**Extracted text**
Jump to content


Photo
- - - - -

ProIV Spinlocks


5 replies to this topic

#1 faz

faz

    Newbie

  • Members
  • Pip
  • 3 posts
  • Gender:Male

Posted 21 December 2003 - 08:48 PM

When we recently upgraded the system a ProIV based application runs on from an 8 processor, 900mhz Sun v880 to a Sun 4800 (8 procs, 1200mhz), we started experiencing eratic behaviour which resulted in the sudden appearance of high kernel mode (80-90 %) during busy days. We are using 4.6r213, solaris 8 and oracle 9i.

As a result of this our application supplier suggested us to enable spinlocks, which are mentioned briefly in the ProIV documentation. Since then the kernel mode storm has appeared less frequently, but whenever it appears we have to restart the application for things to settle, which neither makes me nor the users happy.

**What to work on**
Translate this sentence from the ProIV spinlocks forum post into Spanish: "We are using 4.6r213, solaris 8 and oracle 9i."

**Material shown**
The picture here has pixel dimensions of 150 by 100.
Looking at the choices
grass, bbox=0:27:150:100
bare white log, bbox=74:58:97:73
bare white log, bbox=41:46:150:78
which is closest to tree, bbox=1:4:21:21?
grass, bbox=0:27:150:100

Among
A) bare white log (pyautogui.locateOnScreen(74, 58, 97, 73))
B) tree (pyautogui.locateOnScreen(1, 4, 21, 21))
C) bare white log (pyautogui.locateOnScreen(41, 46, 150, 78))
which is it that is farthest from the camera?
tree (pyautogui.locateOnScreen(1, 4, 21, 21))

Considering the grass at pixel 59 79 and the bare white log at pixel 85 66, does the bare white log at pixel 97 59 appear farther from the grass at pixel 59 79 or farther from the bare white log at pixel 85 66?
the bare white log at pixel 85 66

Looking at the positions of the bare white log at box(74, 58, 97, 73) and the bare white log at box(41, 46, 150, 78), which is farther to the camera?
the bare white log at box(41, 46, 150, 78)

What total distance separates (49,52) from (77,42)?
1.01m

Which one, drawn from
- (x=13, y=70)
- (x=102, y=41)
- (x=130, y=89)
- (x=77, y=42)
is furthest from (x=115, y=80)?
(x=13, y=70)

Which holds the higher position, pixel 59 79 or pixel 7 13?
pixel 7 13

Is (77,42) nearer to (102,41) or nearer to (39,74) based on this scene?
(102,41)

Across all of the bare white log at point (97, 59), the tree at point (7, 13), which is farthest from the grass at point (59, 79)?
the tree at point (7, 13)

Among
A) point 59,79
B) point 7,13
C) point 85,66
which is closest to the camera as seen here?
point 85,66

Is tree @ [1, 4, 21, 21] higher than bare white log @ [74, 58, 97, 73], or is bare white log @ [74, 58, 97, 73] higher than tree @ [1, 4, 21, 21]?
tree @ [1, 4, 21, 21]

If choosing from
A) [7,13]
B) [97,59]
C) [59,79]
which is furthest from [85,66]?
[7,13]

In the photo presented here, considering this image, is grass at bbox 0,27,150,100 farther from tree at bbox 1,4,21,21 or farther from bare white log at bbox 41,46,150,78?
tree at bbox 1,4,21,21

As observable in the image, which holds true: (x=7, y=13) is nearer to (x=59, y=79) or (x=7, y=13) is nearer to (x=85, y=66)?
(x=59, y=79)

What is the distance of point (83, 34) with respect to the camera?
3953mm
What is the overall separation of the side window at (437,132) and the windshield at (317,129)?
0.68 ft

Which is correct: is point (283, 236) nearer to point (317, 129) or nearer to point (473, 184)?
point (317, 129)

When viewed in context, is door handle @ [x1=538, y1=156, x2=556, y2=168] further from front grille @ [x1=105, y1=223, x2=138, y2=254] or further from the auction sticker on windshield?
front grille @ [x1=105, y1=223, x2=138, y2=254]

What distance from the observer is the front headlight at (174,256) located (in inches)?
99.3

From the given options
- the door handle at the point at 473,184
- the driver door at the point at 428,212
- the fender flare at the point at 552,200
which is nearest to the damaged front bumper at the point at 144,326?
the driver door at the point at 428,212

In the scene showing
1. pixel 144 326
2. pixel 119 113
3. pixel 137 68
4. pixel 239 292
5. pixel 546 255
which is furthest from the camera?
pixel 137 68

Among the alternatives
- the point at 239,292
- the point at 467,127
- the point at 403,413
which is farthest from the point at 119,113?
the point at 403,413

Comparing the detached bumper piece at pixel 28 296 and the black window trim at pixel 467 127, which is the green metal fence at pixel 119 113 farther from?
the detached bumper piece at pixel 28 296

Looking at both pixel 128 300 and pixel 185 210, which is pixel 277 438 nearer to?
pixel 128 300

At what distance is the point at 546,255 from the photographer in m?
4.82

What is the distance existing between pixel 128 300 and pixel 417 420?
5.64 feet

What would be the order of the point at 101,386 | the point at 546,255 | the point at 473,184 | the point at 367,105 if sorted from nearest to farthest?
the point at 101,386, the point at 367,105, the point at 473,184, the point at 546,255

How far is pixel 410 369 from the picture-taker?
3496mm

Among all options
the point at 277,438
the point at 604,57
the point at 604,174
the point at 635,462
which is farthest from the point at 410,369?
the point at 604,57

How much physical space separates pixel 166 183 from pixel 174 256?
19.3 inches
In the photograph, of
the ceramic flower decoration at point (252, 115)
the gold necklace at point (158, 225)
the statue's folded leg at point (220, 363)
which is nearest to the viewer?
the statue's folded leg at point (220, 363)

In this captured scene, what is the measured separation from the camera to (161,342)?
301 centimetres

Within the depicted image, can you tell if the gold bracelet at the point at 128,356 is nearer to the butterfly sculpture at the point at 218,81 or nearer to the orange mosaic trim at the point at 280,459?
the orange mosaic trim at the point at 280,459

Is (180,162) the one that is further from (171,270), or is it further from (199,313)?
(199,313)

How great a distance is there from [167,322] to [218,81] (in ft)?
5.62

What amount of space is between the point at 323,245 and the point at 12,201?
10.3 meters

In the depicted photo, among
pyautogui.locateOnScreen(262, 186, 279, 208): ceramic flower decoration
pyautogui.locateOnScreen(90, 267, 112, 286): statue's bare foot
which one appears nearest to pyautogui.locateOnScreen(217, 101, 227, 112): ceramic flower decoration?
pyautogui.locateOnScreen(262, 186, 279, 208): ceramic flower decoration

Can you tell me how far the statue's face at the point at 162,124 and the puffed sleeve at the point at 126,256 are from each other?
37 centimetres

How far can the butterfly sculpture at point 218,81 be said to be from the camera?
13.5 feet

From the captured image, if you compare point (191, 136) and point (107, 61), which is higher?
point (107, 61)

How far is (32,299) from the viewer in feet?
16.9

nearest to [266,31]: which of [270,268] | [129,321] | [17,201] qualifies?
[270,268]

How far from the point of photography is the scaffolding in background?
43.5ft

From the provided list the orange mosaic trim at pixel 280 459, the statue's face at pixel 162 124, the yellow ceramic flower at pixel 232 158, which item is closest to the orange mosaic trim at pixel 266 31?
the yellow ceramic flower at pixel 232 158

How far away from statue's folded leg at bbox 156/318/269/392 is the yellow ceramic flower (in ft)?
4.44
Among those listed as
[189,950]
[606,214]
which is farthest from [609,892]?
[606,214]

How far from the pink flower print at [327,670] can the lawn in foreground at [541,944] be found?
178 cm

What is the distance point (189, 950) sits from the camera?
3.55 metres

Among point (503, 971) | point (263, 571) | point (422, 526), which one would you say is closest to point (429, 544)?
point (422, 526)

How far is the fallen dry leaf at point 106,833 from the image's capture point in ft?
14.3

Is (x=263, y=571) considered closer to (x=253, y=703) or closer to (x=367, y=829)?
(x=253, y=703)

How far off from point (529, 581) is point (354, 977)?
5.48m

**Response for this exercise**
Estamos usando 4.6r213, solaris 8 y oracle 9i.